In Quest for Ballot Access, Libertarian Candidate Gets Monday Hearing

Jeff Amason hopes to be on the ballot as a Libertarian in Georgia House District 21, which includes western Cherokee County. He is challenging the Republican incumbent, Scot Turner of Holly Springs. In July, Amason submitted a ballot petition with more than five percent of the district’s voters, as required by law.

The Secretary of State’s office certified Amason had more then the required 1,614 signatures, but ruled that most of them were invalid because most of the pages holding voters’ signatures were notarized by Amason’s wife, Andrea. A Georgia law requires signature petitions cannot be notarized by someone who circulates or signs them.

Citing a separate law that appears to conflict with the one used to disqualify Amason, the campaign is appealing the Secretary of State’s decision, and a Fulton County Superior Court judge will hear arguments on the case Monday morning. The Fulton Daily Report picks up on the story:

Amason, an attorney, and Jaffe & Haug associate James Grant filed a July 28 mandamus action against Ford. They argued that the law she cited conflicts with another state law allowing notaries employed by companies and banks to notarize documents for clients and customers, “recognizing that notaries are public officers and their public duty is superior to any private duty to the corporation.”

Andrea Amason, the complaint said, is an officer of his campaign committee, Amason for Liberty Inc., and should thus have been permitted to notarize the petitions.
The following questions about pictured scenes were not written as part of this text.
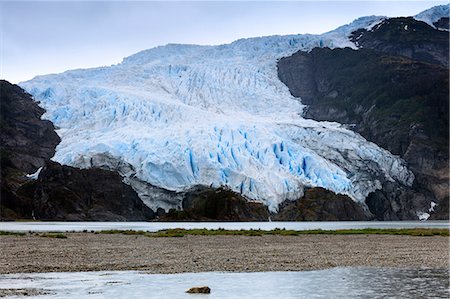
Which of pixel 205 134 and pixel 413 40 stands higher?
pixel 413 40

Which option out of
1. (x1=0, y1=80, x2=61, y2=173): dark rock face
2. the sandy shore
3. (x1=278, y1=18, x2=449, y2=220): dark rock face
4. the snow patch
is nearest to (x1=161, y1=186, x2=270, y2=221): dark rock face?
(x1=278, y1=18, x2=449, y2=220): dark rock face

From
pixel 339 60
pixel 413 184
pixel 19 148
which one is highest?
pixel 339 60

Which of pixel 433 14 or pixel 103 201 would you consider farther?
pixel 433 14

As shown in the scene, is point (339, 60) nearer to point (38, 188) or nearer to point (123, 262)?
point (38, 188)

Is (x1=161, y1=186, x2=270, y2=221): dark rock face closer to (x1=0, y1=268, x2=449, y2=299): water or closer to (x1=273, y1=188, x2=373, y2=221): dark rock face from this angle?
(x1=273, y1=188, x2=373, y2=221): dark rock face

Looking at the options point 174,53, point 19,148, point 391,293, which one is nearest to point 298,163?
point 19,148

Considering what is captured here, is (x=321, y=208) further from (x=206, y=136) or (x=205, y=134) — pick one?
(x=205, y=134)

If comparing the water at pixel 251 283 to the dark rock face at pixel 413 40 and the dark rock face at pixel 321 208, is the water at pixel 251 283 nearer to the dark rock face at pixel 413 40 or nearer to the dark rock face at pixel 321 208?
the dark rock face at pixel 321 208

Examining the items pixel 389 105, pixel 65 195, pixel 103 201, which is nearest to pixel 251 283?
pixel 65 195
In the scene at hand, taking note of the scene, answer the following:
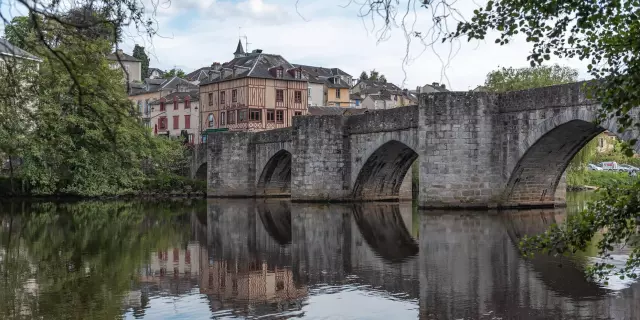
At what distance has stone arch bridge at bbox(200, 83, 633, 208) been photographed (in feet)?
76.5

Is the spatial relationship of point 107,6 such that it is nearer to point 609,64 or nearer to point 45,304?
point 609,64

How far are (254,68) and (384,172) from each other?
22.0m

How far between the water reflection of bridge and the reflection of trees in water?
1241mm

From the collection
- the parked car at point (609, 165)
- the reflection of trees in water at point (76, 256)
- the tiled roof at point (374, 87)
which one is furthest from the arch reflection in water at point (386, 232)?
the tiled roof at point (374, 87)

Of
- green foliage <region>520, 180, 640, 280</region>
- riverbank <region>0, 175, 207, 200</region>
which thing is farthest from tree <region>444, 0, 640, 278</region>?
riverbank <region>0, 175, 207, 200</region>

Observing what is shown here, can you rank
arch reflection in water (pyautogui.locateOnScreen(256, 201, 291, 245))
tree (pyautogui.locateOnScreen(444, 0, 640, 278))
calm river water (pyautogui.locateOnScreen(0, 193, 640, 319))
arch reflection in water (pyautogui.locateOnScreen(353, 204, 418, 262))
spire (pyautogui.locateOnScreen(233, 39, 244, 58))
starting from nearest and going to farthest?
tree (pyautogui.locateOnScreen(444, 0, 640, 278)) → calm river water (pyautogui.locateOnScreen(0, 193, 640, 319)) → arch reflection in water (pyautogui.locateOnScreen(353, 204, 418, 262)) → arch reflection in water (pyautogui.locateOnScreen(256, 201, 291, 245)) → spire (pyautogui.locateOnScreen(233, 39, 244, 58))

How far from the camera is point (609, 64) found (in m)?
6.03

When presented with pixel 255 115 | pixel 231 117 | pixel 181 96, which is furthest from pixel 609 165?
pixel 181 96

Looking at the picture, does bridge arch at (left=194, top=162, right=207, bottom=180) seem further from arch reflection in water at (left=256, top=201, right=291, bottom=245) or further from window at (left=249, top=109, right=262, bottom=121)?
arch reflection in water at (left=256, top=201, right=291, bottom=245)

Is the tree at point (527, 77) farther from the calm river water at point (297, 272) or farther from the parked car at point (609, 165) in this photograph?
the calm river water at point (297, 272)

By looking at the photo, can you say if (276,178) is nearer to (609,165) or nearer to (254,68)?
(254,68)

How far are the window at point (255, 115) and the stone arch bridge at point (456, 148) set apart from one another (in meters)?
Answer: 18.3

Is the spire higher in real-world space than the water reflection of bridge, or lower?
higher

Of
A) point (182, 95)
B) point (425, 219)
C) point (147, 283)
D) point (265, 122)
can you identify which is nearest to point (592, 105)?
point (425, 219)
She did not notarize the sheets she circulated and signed, Amason said.

“If the court does not recognize the broad statutory authority for corporate notaries as in this case, precedent will be set that will critically weaken the corporate notary statute relied upon for almost a century in Georgia,” said Amason in a written statement. “All corporations in Georgia, including mortgage, financial institutions and banks will be severely impacted.”

A decision on the case will need to be made quickly. Ballots for the November Election must go to the printer on Friday, August 29th at noon.


  1. JayJacket says:

    Lawyers, what’s that rule of statutory construction – the specific prevails over the general? I.e the specific elections notary rule trumps the general rule authorizing notarization?

  2. bkeahl says:

    I think we should lean towards ballot access in a case like this. The law is the law, and if it is unambiguous then fine. But if it is debatable we’d be better served by not defaulting to denying access. I look forward to the legal eagles answering your question JayJacket.